Abstract

Critical velocities of a single-layer tube of a transversely isotropic material and a two-layer composite tube consisting of two perfectly-bonded cylindrical layers of dissimilar transversely isotropic materials are analytically determined using the potential function method of Elliott in three-dimensional (3-D) elasticity. The displacement and stress components in each transversely isotropic layer of the tube subjected to a uniform internal pressure moving at a constant velocity are derived in integral forms by applying the Fourier transform method. The solution includes those for a tube composed of two dissimilar cubic or isotropic materials as special cases.
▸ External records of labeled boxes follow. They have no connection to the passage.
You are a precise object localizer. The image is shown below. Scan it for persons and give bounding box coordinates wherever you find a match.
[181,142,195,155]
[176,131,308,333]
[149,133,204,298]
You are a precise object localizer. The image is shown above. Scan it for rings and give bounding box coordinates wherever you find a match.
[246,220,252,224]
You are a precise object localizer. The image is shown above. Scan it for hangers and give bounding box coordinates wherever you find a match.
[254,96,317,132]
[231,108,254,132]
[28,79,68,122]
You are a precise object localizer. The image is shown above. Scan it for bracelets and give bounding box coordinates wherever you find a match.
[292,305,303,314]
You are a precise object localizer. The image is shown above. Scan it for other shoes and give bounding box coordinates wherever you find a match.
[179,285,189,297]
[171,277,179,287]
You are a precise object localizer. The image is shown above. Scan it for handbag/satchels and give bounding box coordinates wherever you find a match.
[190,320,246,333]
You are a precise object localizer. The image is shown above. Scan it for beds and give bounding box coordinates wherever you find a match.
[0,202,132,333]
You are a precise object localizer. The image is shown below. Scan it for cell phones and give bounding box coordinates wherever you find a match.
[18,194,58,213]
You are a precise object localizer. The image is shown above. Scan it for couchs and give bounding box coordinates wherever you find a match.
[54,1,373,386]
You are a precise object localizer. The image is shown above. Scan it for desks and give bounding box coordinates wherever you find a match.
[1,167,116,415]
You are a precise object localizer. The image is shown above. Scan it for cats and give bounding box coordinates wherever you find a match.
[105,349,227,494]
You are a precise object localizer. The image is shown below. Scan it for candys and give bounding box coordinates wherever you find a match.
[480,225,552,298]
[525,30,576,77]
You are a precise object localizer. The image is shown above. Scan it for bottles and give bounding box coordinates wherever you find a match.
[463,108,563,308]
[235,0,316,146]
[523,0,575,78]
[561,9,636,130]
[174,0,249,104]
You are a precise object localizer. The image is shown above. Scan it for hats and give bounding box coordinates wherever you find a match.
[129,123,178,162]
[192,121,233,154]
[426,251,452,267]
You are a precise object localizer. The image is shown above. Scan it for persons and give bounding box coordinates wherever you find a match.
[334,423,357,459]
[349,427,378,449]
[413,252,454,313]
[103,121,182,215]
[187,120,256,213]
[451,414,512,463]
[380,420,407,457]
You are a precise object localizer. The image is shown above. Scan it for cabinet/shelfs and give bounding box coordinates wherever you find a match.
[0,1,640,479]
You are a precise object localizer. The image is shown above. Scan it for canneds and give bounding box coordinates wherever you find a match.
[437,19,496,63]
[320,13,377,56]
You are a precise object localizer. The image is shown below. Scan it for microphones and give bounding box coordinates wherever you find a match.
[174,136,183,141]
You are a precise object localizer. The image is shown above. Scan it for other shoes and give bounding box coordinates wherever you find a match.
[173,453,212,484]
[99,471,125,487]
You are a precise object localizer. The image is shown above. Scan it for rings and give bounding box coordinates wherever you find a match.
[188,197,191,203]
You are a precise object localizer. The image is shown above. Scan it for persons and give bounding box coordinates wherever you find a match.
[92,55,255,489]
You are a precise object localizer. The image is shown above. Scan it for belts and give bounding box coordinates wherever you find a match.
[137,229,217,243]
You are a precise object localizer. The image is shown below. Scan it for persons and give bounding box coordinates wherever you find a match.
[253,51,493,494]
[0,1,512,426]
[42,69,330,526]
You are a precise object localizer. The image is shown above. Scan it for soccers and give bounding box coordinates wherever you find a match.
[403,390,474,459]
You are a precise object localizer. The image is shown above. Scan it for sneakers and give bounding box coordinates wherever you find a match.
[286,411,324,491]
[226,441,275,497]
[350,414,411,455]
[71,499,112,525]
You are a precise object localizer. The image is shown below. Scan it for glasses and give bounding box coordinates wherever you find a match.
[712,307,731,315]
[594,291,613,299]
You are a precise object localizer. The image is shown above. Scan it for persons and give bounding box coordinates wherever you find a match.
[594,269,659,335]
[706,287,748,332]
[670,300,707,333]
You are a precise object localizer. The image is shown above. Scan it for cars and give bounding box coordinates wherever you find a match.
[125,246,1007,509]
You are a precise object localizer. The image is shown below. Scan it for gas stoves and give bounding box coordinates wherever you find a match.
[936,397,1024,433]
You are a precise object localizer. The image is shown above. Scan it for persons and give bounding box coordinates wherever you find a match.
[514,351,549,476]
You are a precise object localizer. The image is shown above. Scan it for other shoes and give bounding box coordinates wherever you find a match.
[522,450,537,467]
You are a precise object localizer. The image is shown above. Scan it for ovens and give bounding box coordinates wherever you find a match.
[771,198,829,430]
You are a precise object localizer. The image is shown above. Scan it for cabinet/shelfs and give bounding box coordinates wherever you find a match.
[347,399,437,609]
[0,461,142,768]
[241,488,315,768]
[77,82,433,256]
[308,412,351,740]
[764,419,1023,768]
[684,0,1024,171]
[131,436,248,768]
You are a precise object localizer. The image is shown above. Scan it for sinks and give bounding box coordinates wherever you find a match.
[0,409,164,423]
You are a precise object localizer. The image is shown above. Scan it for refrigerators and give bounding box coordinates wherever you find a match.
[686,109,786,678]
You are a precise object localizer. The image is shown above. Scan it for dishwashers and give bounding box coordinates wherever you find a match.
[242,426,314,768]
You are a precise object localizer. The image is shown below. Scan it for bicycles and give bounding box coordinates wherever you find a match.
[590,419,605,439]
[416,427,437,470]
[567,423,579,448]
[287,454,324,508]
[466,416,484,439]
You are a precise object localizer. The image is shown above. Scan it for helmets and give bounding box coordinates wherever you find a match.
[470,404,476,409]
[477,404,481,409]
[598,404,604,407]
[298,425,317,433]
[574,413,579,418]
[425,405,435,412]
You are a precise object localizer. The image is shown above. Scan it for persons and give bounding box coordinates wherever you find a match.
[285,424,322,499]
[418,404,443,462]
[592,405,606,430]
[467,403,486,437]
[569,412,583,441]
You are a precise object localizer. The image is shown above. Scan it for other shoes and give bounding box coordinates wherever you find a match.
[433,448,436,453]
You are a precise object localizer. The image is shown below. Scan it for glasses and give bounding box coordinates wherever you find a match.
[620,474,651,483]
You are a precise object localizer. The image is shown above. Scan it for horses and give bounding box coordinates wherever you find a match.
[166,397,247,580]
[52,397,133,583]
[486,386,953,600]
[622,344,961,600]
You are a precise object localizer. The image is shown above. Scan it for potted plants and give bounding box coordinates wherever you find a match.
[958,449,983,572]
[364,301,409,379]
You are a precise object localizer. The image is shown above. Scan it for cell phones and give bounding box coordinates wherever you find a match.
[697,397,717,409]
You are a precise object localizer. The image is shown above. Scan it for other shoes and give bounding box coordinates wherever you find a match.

In addition, it is shown that the model for the two-layer composite tube can be reduced to that for the single-layer tube. Closed-form expressions for four critical velocities are derived for the single-layer tube. The lowest critical velocity is obtained from plotting the velocity curve and finding the inflection point for both the single-layer and two-layer composite tubes. To illustrate the newly developed models, two cases are studied as examples – one for a single-layer isotropic steel tube and the other for a two-layer composite tube consisting of an isotropic steel inner layer and a transversely isotropic glass-epoxy outer layer. The numerical values of the lowest critical velocity predicted by the new 3-D elasticity-based models are obtained and compared with those given by existing models based on thin- and thick-shell theories.